Nobody supports the eugenic model of the early 20th century

“Regulating eugenics,” Harvard Law Review, vol. 121 (April 2008), p. 1581-1582

“The eugenics of the first half of the twentieth century is rightly considered abhorrent. Couched in faux scientific language, eugenics policies were at bottom motivated more by racism, classism, and colonial subjugation than by any real concern for genetic fitness. The Nazis’ justifications for the Holocaust are perhaps the apex of the horrors of the early eugenics movement.”
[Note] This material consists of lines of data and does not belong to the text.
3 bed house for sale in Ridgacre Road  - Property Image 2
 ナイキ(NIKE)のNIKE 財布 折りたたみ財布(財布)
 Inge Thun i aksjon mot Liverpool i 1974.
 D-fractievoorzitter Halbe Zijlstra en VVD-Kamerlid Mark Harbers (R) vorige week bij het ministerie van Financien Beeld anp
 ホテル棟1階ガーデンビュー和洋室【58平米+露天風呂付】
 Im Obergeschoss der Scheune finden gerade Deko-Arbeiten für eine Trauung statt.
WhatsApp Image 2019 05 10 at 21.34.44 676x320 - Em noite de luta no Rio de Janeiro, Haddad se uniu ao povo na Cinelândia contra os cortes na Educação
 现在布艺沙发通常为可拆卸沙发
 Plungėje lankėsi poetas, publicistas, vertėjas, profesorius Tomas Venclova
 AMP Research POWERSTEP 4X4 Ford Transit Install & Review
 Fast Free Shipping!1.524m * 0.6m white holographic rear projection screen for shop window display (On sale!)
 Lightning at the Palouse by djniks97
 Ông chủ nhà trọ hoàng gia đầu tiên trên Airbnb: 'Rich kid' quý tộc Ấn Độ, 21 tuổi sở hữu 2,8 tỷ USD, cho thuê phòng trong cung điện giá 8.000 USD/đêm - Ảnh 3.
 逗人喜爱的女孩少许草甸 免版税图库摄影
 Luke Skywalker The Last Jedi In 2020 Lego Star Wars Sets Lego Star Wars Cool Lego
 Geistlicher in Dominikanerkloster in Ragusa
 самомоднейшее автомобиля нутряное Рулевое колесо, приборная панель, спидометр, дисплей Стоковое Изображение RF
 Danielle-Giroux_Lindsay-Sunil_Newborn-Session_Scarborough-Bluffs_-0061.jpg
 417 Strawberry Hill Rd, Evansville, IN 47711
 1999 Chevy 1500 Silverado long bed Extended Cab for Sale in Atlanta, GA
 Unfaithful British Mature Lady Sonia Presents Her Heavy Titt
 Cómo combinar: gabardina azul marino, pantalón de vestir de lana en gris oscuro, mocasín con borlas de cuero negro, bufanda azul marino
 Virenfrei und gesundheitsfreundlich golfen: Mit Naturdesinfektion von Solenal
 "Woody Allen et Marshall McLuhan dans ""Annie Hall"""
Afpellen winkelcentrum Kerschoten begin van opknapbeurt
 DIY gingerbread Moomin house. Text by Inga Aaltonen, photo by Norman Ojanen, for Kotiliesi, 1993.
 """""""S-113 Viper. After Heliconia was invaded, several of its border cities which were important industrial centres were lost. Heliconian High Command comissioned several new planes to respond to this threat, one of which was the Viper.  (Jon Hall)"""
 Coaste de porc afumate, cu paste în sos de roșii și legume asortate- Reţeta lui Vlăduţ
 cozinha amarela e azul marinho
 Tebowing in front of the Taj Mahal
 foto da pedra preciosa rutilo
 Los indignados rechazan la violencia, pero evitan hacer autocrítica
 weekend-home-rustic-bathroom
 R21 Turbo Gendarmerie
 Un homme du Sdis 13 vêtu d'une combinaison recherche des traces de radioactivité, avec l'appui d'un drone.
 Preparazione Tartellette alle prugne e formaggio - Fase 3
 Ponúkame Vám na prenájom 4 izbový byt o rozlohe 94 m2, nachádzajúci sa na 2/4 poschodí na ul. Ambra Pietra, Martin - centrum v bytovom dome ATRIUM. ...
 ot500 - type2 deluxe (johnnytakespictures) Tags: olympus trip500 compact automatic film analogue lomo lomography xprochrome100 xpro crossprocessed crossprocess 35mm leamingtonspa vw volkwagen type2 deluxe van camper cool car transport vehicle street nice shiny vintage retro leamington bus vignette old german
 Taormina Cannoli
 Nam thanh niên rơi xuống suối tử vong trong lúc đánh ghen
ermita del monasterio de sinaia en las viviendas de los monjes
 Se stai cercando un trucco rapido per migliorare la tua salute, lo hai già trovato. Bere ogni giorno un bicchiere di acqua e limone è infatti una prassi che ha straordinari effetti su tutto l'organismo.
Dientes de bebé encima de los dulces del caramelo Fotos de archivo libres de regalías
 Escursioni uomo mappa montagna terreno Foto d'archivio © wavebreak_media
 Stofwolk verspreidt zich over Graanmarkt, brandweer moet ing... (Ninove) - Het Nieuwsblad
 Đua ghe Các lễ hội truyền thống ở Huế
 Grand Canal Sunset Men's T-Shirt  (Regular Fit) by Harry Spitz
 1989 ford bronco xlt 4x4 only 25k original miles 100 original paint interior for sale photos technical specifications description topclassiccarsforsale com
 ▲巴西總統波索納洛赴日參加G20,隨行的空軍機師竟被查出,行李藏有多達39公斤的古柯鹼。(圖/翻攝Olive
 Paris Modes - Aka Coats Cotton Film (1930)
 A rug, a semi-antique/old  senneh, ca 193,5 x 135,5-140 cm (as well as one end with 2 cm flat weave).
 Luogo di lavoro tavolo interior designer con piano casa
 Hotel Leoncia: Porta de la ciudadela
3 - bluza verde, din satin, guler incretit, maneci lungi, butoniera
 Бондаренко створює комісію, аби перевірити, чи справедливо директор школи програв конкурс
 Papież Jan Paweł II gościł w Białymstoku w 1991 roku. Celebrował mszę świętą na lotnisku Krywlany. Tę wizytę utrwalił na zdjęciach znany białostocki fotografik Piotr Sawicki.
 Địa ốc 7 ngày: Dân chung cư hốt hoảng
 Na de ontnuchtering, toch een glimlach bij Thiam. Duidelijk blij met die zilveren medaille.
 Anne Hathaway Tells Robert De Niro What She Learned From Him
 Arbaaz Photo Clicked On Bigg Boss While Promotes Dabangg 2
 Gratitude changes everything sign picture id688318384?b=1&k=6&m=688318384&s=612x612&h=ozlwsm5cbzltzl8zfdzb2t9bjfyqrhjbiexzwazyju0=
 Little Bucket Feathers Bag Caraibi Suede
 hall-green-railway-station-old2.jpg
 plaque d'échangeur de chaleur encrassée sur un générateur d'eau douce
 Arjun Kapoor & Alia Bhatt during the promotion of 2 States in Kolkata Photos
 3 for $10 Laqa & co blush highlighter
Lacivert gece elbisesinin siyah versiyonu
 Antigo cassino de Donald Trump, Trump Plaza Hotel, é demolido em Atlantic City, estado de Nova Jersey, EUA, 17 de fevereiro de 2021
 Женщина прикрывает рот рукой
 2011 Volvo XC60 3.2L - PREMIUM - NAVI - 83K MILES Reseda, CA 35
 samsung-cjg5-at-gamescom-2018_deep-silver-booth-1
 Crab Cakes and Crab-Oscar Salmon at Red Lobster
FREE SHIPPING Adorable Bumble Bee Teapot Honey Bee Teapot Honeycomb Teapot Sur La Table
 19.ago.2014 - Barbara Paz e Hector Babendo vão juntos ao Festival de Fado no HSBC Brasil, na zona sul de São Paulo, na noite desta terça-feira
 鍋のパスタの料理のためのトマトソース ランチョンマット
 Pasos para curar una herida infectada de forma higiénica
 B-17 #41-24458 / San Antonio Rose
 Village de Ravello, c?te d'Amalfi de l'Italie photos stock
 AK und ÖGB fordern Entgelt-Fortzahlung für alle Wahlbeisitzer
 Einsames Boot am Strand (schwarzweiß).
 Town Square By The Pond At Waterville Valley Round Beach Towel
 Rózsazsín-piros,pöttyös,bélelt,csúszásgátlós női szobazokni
Modern liberal eugenics differs from authoritarian Nazi eugenics

Chris Ganchoff (Assistant Professor of Sociology, Michigan State Univ.), “Eugenic undergrounds: stem cells and human futures,” New Formations, Spring 2007, p. 121-122

“Liberal eugenics, persuasively argued by Nicholas Agar, differs from older, non-liberal (or authoritarian) forms of eugenics primarily in that the focus is on the individual’s decision-making capability. The state, or other large corporate actors, is disallowed from using coercive tactics regarding the individual’s reproductive choices. These entities can regulate the use of the biotechnologies that underlie liberal eugenics, such as genetic diagnostic and enhancement technologies, but they are not allowed to mandate or prohibit their usage. This choice falls to individuals and couples, and other potential parents. Authoritarian eugenics was overseen by the state, and played a major role in the imagination and implementation of the nation. The transition to liberal eugenics marks the attenuation of the state, and the unfolding of the field of biotechnology, within which the state is one actor among many. Authoritarian eugenics were applied to perceived marginal populations as coercive ‘therapeutic’ solutions. Liberal eugenics will be applied first by the elite to themselves, or those with the material resources to make the choices that affirm liberal eugenics. Agar concludes that ‘underground’ (illicit or morally and/or technically questionable practices) biotechnological intervention in the human genome will be the driving force across the fraught terrain of human experimentation — that is, the kinds of genetic interventions that defenders of the genetically human perspective fear will inevitably happen. Juxtaposing Nazi experimentation on concentration camp inmates with early organ transplantation, he concludes that the latter should be our frame of reference for thinking about those who may conduct genetic enhancements.”


Contemporary genetics policies are far removed from past forms of eugenics

Alan Petersen (prof. of sociology, Monash University at Clayton, Australia), “Is the new genetics eugenic?: interpreting the past, envisioning the future,” New Formations, Spring 2007, p. 86

“To the extent that policies pertaining to the new genetics are not overtly class- or race-biased, and do not appear oriented to eliminating certain groups, they seem far removed from eugenics policies of the past. Everyone is called upon to play their part in tracking genetic risk or managing the effects of illness, thereby taking responsibilities of citizenship to a new level. This responsibility extends to others in the family, particularly offspring, and to future generations and other members of one’s own and other groups, who may be at risk of developing a genetic-related disease.”


HUMAN NATURE

Opposition to human genetic modification relies on a specific view of human nature

Elizabeth Fenton (Instructor and Research Assistant, Department of Philosophy, University of Virginia), “Liberal eugenics & human nature: Against Habermas,” The Hastings Center Report, November-December 2006, p. 35

“The view now often dubbed ‘liberal eugenics’ holds that people should be able to choose genetic enhancements for their offspring, should these become safely available. This view is opposed by what I will call the ‘human nature’ objection to genetic technology. This objection holds that human nature, or ‘what it is to be human,’ is definable and natural (that is, has not been tampered or interfered with, by, say, human technology). The human nature objection also assumes that a clear line can be drawn between what is natural and what is unnatural, and that this line marks a moral difference: whatever is unnatural is wrong, or at least morally suspect, and whatever is natural is morally valuable, perhaps intrinsically valuable. From this assumption comes the claim that human nature is fixed, to the extent that it should not be improved upon. Proponents of this objection, such as Jurgen Habermas, George Annas, and Francis Fukuyama, conclude that genetic technology is intrinsically wrong, since it threatens something intrinsically valuable.”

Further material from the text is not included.